(The Center Square) – Indiana Senate Republicans want Indiana University to rescind a policy mandating all students and staff receive the COVID-19 vaccine before returning to campus.
Indiana University has argued it is not part of the state and not covered by a bill signed into law by Gov. Eric Holcomb in late April that prohibits state and local governments from requiring proof of vaccinations. Attorney General Todd Rokita rejected the argument, and the senators expressed concerns for what they called the university’s heavy-handed approach.
“We have grave concerns regarding your latest decision to mandate the COVID-19 vaccine for all students, staff, and faculty at all Indiana University campuses – a vaccine that has only an emergency-use authorization, rather than full FDA approval,” the Senate Republican Caucus wrote in a letter to IU President Michael McRobbie. “This heavy-handed mandate goes against many of the liberties on which our founders built our democratic republic.”
IU administration said in its mandate announcement "exemptions will be strictly limited to a very narrow set of criteria, including medical exemptions, and documented and significant religious exemptions."
The university denied at least two requests recently by undergraduate students for religious exemptions for summer study abroad programs. In one case, the university challenged the student, writing in an email to her: “We note that your request for a religious exemption is in conflict with your prior vaccination history. Therefore unless you can establish a change in your religious beliefs since your last vaccination this exemption request is denied.”

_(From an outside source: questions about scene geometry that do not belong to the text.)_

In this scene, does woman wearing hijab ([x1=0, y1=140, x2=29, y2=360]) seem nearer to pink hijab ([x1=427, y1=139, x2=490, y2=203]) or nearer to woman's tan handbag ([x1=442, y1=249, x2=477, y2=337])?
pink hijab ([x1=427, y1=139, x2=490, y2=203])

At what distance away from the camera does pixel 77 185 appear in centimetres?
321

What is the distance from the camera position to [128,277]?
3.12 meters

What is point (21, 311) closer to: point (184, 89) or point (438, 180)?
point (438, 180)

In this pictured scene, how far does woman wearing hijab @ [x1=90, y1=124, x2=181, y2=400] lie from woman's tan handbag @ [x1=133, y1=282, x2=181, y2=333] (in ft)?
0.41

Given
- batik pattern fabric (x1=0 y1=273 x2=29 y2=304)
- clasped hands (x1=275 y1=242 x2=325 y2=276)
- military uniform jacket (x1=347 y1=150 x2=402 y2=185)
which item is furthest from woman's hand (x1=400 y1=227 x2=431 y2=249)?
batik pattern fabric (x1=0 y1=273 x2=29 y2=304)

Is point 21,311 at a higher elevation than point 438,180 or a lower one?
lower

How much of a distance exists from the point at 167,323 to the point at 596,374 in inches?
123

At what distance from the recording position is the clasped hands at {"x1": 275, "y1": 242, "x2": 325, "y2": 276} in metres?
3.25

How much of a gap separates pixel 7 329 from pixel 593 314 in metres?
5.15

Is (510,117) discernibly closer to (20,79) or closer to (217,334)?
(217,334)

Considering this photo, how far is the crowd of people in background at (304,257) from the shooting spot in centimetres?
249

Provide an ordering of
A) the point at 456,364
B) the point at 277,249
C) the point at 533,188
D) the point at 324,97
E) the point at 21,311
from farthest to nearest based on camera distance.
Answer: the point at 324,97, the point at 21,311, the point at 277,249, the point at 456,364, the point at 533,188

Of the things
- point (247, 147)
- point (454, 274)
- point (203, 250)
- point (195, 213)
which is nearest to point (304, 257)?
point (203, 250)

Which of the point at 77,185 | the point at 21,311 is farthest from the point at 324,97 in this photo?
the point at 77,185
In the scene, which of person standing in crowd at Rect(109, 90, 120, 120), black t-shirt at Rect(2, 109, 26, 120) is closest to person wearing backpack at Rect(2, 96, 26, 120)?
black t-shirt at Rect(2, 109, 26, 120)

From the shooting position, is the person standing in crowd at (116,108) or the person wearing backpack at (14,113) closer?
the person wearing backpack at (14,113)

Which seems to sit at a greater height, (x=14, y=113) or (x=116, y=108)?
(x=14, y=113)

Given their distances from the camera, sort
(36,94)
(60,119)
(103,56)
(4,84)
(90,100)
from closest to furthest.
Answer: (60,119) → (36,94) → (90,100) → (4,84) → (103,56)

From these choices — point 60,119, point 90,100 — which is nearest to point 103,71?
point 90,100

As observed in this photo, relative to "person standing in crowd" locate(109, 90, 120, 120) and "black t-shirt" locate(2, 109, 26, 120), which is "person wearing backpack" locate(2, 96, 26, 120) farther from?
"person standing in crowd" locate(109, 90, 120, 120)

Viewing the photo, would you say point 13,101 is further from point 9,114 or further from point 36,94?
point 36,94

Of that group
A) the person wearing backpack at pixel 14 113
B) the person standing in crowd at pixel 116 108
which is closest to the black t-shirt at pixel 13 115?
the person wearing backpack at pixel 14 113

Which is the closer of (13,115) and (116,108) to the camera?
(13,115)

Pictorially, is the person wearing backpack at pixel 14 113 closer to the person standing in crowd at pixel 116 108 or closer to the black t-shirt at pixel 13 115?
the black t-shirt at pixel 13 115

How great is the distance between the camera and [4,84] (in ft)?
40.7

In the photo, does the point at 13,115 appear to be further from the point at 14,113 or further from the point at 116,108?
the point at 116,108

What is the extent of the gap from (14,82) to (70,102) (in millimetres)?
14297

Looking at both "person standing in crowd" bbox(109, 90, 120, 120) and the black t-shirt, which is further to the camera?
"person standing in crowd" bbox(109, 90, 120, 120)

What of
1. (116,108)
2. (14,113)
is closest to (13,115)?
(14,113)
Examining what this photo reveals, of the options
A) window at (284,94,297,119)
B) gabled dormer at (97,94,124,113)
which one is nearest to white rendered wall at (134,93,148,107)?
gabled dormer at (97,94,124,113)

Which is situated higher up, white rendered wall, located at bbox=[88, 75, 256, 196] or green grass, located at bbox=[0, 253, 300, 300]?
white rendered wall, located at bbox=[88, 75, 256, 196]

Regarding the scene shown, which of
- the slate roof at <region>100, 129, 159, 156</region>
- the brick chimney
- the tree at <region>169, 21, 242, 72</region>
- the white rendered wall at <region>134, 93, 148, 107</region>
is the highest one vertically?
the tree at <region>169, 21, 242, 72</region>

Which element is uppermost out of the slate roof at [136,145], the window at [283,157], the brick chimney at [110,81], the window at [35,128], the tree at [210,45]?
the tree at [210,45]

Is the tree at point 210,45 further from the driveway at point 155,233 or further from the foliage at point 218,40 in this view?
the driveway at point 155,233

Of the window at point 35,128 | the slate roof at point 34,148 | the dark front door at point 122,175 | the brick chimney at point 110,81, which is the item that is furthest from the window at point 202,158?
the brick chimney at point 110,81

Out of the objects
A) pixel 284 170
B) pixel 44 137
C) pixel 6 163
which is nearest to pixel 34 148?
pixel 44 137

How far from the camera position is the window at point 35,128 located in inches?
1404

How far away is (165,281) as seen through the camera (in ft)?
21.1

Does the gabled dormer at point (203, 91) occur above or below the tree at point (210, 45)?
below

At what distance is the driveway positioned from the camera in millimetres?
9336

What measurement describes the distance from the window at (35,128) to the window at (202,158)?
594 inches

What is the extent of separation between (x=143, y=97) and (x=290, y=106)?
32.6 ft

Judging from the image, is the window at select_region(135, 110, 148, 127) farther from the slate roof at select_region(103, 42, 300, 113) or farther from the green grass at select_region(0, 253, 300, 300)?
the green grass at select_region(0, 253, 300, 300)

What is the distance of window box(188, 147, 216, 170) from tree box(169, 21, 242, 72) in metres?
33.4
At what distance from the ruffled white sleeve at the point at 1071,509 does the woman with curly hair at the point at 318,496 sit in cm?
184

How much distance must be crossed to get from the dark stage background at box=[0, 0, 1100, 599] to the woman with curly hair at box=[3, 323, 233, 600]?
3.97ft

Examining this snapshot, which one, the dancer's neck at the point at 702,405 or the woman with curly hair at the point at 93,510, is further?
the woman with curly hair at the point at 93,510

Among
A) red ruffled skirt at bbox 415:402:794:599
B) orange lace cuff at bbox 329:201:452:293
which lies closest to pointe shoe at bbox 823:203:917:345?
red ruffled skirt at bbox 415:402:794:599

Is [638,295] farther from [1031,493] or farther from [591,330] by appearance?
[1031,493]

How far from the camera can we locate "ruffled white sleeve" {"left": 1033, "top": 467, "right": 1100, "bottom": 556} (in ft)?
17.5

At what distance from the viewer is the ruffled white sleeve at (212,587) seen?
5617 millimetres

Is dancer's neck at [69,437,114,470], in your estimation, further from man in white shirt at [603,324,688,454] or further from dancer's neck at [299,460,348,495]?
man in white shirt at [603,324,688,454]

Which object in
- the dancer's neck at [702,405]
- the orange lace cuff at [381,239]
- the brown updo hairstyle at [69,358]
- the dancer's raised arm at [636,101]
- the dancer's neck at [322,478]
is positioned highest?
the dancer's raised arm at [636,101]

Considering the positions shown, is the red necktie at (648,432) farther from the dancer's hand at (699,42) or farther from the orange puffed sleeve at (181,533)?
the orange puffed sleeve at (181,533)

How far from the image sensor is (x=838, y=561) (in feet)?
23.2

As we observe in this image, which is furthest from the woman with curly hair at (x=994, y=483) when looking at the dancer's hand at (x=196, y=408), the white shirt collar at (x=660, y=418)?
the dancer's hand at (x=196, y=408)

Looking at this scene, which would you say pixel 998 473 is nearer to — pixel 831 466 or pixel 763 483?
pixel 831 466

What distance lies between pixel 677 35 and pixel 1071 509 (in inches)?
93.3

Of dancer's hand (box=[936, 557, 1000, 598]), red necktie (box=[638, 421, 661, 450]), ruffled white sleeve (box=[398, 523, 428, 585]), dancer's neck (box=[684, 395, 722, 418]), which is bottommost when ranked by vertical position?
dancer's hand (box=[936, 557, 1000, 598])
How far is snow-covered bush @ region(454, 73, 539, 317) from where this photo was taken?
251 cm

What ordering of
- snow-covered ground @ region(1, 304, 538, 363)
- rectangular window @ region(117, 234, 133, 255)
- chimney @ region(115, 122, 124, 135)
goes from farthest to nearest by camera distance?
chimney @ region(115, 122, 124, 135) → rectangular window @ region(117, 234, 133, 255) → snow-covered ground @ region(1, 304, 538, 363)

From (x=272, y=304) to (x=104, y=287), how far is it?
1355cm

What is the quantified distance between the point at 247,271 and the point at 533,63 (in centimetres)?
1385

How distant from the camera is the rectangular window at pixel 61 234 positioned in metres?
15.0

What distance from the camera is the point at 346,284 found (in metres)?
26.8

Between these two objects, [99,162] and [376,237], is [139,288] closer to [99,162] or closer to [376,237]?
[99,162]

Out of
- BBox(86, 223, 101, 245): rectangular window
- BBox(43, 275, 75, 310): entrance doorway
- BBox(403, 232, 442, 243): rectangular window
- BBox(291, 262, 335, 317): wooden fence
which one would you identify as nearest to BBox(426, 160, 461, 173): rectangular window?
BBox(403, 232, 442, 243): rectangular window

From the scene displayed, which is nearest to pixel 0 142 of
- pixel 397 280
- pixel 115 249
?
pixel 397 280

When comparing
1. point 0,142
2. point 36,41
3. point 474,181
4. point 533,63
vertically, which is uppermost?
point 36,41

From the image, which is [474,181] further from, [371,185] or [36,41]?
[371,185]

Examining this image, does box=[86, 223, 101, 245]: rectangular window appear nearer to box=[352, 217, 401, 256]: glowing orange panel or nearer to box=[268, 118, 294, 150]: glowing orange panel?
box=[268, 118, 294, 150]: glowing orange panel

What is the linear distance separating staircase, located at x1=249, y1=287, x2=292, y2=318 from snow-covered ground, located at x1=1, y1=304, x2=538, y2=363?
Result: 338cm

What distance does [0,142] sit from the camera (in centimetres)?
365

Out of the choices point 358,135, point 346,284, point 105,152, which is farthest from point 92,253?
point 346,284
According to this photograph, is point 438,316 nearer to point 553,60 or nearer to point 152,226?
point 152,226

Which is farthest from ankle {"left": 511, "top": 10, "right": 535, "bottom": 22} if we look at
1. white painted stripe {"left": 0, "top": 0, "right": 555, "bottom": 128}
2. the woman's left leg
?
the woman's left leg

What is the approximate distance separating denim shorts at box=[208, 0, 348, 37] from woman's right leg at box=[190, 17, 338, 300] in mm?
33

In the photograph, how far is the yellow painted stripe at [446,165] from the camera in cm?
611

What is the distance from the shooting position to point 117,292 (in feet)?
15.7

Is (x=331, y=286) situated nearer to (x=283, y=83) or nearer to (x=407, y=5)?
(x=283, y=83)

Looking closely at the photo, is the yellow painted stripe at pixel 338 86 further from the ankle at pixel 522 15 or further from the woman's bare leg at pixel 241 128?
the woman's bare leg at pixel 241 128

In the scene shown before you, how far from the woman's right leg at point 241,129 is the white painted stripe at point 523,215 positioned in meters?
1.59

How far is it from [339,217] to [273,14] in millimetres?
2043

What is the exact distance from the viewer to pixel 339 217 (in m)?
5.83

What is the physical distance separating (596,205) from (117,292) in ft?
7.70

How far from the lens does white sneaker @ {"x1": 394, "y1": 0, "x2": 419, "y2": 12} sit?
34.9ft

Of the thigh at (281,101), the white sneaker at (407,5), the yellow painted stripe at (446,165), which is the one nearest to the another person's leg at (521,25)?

Caucus members also raised concerns students from lower socio-economic backgrounds could lose state and federal aid, while others could lose scholarships and deposits if forced to walk away from lease agreements. Employees also could lose their jobs, members said.
“Given these realities, it’s no surprise that we have heard from students, parents, faculty and concern Hoosier taxpayers (the men and women whose hard-earned money helps fund Indiana University) sharing valid concerns about being coerced into an impossible situation,” the letter reads.